Brano da esaminare
■ ■ ■
Questi non sono strumenti di una società libera. Sono strumenti di uno Stato di sicurezza permanente.
Ci viene detto che dobbiamo barattare la libertà con la sicurezza. Ma quale sicurezza e a quale prezzo?
Con questa espansione, ci stiamo spostando da una nazione di leggi a una nazione di ordini esecutivi, di applicazione predittiva e di detenzione preventiva. I tribunali sono già diventati nastri trasportatori verso la prigione, progettati per servire lo Stato, non la giustizia.
Gli obiettivi del governo oggi possono essere le persone vulnerabili, ma l’infrastruttura è costruita per tutti: l’amministrazione Trump sta gettando le basi legali per la detenzione a tempo indeterminato di cittadini e non cittadini.
Il potere esecutivo durante un’emergenza dichiarata ha pochi limiti. E questi limiti vengono allentati con ogni nuova legge, ogni nuovo centro di detenzione, ogni nuovo algoritmo.
■ ■ ■
Sezione dati
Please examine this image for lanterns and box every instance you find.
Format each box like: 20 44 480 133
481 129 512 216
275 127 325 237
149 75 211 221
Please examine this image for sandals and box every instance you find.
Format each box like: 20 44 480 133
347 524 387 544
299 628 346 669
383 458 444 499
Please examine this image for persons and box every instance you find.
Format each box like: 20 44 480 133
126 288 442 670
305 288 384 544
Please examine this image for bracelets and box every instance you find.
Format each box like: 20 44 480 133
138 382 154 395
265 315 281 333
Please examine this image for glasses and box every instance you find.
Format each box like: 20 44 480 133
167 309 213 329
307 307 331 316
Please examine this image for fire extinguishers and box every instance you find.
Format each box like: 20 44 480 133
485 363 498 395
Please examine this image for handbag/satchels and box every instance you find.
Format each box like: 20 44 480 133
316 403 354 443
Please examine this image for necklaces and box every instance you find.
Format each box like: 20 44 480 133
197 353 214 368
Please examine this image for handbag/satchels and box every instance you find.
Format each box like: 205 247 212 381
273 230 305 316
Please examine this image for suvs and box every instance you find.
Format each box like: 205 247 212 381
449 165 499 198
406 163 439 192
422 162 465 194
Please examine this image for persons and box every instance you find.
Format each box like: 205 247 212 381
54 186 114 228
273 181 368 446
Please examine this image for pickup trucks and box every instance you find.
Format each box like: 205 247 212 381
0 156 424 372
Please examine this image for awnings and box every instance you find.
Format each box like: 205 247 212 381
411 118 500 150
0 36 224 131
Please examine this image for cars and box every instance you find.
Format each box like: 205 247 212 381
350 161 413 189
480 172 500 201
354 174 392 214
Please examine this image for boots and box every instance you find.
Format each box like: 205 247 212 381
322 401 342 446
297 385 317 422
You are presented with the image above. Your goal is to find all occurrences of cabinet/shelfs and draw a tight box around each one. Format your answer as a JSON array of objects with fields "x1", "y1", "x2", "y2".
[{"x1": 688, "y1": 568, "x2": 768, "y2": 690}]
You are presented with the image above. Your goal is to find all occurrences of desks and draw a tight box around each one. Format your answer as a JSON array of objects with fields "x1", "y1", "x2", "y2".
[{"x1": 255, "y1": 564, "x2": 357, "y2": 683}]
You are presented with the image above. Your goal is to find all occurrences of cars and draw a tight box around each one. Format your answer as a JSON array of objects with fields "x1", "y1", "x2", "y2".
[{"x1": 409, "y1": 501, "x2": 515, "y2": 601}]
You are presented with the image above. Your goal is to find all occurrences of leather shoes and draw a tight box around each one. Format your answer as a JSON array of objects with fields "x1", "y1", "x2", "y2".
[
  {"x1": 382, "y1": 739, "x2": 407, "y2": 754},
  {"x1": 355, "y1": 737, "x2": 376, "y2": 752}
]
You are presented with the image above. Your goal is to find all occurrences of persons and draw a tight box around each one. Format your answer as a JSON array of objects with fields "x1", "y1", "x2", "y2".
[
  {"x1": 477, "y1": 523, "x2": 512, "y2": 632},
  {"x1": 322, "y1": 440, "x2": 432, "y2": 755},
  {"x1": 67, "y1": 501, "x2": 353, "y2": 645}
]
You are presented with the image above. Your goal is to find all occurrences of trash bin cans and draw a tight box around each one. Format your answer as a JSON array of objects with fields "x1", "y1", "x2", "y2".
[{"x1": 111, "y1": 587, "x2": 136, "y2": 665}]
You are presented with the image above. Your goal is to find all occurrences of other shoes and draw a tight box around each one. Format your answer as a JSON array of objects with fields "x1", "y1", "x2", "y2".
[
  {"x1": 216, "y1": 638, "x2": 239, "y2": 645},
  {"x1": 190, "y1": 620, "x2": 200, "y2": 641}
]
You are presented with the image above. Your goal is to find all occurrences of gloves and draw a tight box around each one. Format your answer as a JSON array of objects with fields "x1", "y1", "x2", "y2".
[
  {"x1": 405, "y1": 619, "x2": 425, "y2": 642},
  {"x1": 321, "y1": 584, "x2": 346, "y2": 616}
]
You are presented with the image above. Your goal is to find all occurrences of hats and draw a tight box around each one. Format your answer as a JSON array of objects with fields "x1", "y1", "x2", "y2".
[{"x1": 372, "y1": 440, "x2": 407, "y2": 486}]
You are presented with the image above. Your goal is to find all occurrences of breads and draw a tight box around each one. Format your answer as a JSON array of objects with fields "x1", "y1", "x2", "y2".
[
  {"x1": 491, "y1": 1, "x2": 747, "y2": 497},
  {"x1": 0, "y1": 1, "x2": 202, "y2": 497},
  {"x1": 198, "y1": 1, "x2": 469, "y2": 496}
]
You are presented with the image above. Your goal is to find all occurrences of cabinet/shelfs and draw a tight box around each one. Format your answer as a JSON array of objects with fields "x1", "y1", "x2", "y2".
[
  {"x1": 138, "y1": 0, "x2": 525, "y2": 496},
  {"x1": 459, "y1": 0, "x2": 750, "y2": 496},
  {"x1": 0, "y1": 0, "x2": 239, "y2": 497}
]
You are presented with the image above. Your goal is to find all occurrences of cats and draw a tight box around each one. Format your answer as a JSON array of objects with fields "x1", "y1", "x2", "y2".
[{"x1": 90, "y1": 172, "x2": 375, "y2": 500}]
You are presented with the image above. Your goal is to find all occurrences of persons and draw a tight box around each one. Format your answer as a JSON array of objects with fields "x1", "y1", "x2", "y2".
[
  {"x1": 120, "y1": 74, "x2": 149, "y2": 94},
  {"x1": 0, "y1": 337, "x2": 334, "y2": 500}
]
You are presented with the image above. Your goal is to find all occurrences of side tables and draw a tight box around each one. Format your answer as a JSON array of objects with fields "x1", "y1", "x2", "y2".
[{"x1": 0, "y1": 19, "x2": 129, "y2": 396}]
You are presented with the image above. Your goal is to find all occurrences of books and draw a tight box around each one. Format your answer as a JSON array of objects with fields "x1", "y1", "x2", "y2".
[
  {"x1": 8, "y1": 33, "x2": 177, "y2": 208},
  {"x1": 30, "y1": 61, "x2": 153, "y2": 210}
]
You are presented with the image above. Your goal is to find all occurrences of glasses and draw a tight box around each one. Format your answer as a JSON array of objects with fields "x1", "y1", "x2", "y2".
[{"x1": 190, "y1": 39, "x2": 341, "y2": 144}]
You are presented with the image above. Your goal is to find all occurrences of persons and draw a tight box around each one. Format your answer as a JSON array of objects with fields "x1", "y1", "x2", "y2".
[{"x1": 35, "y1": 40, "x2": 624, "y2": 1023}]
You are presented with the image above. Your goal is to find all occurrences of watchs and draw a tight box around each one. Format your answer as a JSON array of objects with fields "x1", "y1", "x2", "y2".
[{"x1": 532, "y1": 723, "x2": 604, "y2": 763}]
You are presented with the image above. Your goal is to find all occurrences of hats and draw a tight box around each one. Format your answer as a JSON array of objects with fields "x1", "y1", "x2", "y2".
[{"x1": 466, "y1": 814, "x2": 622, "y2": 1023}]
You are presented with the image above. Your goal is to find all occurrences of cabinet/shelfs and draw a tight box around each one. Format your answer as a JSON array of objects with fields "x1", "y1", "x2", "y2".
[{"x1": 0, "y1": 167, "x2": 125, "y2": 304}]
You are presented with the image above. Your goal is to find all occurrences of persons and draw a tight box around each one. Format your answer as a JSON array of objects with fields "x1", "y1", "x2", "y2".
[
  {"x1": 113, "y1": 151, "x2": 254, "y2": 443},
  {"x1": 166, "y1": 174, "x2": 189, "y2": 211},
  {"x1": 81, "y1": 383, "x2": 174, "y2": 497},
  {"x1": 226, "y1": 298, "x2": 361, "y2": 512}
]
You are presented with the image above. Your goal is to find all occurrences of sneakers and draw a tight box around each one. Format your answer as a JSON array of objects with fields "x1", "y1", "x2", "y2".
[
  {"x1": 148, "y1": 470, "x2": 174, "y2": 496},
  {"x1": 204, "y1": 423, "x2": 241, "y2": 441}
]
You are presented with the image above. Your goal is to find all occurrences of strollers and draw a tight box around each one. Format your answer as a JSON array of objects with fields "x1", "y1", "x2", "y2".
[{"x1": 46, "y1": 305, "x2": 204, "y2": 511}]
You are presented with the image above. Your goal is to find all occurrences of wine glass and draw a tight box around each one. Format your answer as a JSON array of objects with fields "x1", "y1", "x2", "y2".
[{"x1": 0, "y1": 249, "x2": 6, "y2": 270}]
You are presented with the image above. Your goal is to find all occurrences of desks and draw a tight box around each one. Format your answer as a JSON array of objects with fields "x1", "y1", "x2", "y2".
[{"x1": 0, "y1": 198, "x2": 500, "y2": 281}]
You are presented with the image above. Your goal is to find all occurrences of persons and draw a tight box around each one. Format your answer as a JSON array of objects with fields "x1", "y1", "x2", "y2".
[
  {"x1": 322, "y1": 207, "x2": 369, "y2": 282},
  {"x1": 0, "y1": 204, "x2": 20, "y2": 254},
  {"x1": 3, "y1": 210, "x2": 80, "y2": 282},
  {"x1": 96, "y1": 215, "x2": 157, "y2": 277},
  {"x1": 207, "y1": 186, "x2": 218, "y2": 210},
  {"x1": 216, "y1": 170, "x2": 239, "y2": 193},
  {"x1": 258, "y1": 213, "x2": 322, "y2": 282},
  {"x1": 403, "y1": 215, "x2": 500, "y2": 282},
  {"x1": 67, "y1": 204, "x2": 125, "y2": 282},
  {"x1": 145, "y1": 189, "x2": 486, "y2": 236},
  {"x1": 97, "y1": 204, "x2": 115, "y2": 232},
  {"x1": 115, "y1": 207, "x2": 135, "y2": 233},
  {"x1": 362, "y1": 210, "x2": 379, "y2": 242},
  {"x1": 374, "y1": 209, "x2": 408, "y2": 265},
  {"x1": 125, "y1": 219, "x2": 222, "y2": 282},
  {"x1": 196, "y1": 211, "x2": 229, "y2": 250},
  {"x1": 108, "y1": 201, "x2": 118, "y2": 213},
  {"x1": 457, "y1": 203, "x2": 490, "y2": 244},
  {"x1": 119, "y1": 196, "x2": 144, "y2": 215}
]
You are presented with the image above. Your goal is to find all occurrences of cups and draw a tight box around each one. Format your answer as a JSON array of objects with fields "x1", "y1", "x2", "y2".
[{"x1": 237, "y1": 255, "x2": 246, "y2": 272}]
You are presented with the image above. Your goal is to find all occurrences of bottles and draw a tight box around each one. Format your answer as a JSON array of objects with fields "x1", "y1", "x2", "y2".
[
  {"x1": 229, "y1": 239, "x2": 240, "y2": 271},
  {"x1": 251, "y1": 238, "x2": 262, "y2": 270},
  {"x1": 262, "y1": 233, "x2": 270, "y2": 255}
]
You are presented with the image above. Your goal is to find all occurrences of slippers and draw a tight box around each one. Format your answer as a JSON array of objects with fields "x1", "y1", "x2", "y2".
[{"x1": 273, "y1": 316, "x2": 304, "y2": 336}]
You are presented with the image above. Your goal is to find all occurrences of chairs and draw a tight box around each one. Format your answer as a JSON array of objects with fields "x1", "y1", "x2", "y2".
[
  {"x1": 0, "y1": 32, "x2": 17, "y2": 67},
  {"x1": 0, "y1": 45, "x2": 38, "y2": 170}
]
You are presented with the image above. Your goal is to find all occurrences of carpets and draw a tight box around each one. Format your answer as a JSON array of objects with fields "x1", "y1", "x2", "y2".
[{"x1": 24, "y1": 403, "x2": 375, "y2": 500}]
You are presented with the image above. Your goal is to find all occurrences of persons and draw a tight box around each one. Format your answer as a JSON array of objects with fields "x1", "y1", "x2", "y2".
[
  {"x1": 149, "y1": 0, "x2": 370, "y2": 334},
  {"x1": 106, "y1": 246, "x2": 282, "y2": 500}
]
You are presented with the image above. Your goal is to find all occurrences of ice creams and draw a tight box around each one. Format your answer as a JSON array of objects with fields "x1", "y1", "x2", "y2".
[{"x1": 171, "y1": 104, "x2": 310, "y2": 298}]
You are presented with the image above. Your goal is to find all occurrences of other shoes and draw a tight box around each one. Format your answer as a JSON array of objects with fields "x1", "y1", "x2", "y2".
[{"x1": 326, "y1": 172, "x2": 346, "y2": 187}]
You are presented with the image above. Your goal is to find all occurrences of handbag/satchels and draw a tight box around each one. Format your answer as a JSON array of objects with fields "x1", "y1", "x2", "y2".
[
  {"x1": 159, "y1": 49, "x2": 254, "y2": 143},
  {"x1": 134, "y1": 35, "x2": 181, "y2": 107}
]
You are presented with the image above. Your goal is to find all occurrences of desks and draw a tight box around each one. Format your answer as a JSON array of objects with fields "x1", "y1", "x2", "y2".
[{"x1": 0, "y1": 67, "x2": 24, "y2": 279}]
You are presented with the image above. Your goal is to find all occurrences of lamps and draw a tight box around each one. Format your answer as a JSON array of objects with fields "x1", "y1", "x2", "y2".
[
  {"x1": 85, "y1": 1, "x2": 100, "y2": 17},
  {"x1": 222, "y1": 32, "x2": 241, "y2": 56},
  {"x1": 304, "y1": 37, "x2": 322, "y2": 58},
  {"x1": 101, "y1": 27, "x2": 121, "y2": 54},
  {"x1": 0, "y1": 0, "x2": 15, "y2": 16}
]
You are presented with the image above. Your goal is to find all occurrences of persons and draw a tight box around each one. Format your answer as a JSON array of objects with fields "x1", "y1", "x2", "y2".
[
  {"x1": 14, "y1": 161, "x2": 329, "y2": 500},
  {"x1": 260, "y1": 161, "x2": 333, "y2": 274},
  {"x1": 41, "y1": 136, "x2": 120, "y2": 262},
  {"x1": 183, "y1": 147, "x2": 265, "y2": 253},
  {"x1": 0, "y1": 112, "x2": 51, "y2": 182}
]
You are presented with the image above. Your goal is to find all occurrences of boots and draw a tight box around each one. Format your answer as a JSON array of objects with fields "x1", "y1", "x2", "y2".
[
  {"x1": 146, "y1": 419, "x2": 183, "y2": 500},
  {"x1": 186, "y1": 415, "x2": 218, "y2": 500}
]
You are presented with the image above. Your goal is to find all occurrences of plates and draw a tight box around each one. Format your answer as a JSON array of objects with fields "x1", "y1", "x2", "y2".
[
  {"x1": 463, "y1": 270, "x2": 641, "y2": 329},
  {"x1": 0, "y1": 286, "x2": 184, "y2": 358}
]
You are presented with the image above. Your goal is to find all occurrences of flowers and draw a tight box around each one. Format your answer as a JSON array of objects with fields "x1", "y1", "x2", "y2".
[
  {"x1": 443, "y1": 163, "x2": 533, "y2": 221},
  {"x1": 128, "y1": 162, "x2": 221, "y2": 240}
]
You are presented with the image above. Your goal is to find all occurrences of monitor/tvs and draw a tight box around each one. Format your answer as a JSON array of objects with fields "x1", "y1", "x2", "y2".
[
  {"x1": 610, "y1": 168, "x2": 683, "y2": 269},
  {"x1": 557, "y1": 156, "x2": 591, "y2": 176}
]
■ ■ ■
Compito 1
Elenca le cose che, secondo il brano sulla libertà e la sicurezza, allentano i limiti del potere esecutivo.
Compito 2
Riscrivi il brano sulla libertà e la sicurezza tra "Con questa espansione, ci" e "ogni nuovo algoritmo.", estremi inclusi, e sostituisci "detenzione" con "reclusione".
Compito 3
Rispondi alle domande seguenti sul brano sulla libertà e la sicurezza.
(a) Che cosa ci viene detto che dobbiamo barattare con la sicurezza?
(b) Che cosa sono già diventati i tribunali?
(c) Per chi l'amministrazione Trump sta gettando le basi legali della detenzione a tempo indeterminato?

Risposta 1
Ogni nuova legge, ogni nuovo centro di detenzione e ogni nuovo algoritmo.

Risposta 2
Con questa espansione, ci stiamo spostando da una nazione di leggi a una nazione di ordini esecutivi, di applicazione predittiva e di reclusione preventiva. I tribunali sono già diventati nastri trasportatori verso la prigione, progettati per servire lo Stato, non la giustizia.
Gli obiettivi del governo oggi possono essere le persone vulnerabili, ma l’infrastruttura è costruita per tutti: l’amministrazione Trump sta gettando le basi legali per la reclusione a tempo indeterminato di cittadini e non cittadini.
Il potere esecutivo durante un’emergenza dichiarata ha pochi limiti. E questi limiti vengono allentati con ogni nuova legge, ogni nuovo centro di reclusione, ogni nuovo algoritmo.

Risposta 3
(a) Ci viene detto che dobbiamo barattare la libertà con la sicurezza.
(b) I tribunali sono già diventati nastri trasportatori verso la prigione, progettati per servire lo Stato e non la giustizia.
(c) Le basi legali riguardano la detenzione a tempo indeterminato di cittadini e non cittadini.